Воспроизведите целиком текст о поездке через Петровский Завод и декабристах, не меняя в нем ни слова, ни знака.

Извлечённый текст ▸
# # # # #

Читаем Твой восемнадцатый век. Твой девятнадцатый век полностью

«Думаю, что вам приятно получить весточку с пути, со станции, имеющей такое название. Очень жалею, что не могу сойти с поезда и пожить здесь хотя бы три денька — а ведь тут еще есть старики, помнящие Горбачевского[59]. Я, между прочим, первый раз проезжаю Петровский Завод с тех пор, как стал присяжным декабристоведом-налетчиком, — и, действительно, невольно какое-то волнение охватило. Мне казалось, что меня окружили тени декабристов и я вступил с ними в беседу. Я просил извинений у Михаила Бестужева, что его «Дневник» приписал было Николаю (Бестужеву), но Михаил уверял меня, что, напротив, эта ошибка ему даже очень приятна и лестна. «Вы знаете, как я преклоняюсь перед братом», — сказал он мне. Оба брата вообще показались мне весьма веселыми и приветливыми…

Видел я Лунина, но старик казался чем-то очень озабочен и встревожен. Зато фертиком ходил Свистунов и свысока и снисходительно поглядывал на Лунина, которого он всегда недолюбливал. С Ивашевым я старался не встречаться.

# # # # #

Исходные данные ▸
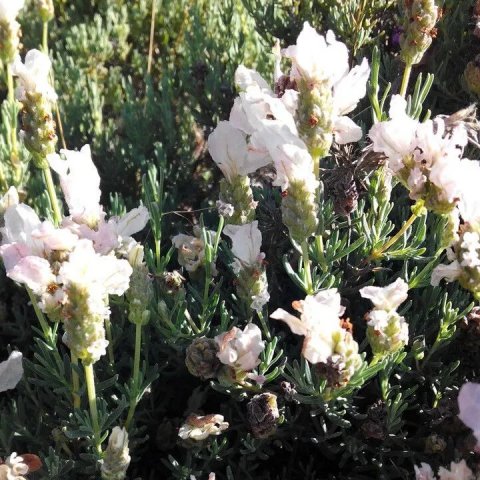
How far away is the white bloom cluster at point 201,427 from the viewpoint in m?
1.25

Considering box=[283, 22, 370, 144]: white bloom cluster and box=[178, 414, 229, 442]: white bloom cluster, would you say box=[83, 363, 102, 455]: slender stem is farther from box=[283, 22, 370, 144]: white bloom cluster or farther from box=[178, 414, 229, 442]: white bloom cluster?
box=[283, 22, 370, 144]: white bloom cluster

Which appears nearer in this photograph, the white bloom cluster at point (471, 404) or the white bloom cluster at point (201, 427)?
the white bloom cluster at point (471, 404)

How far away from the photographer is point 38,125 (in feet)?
4.12

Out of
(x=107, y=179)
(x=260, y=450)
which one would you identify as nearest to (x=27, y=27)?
(x=107, y=179)

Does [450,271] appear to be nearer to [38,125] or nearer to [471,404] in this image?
[471,404]

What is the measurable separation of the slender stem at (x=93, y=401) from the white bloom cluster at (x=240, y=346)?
0.21 meters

# # # # #

Решение ▸
Читаем Твой восемнадцатый век. Твой девятнадцатый век полностью

«Думаю, что вам приятно получить весточку с пути, со станции, имеющей такое название. Очень жалею, что не могу сойти с поезда и пожить здесь хотя бы три денька — а ведь тут еще есть старики, помнящие Горбачевского[59]. Я, между прочим, первый раз проезжаю Петровский Завод с тех пор, как стал присяжным декабристоведом-налетчиком, — и, действительно, невольно какое-то волнение охватило. Мне казалось, что меня окружили тени декабристов и я вступил с ними в беседу. Я просил извинений у Михаила Бестужева, что его «Дневник» приписал было Николаю (Бестужеву), но Михаил уверял меня, что, напротив, эта ошибка ему даже очень приятна и лестна. «Вы знаете, как я преклоняюсь перед братом», — сказал он мне. Оба брата вообще показались мне весьма веселыми и приветливыми…

Видел я Лунина, но старик казался чем-то очень озабочен и встревожен. Зато фертиком ходил Свистунов и свысока и снисходительно поглядывал на Лунина, которого он всегда недолюбливал. С Ивашевым я старался не встречаться.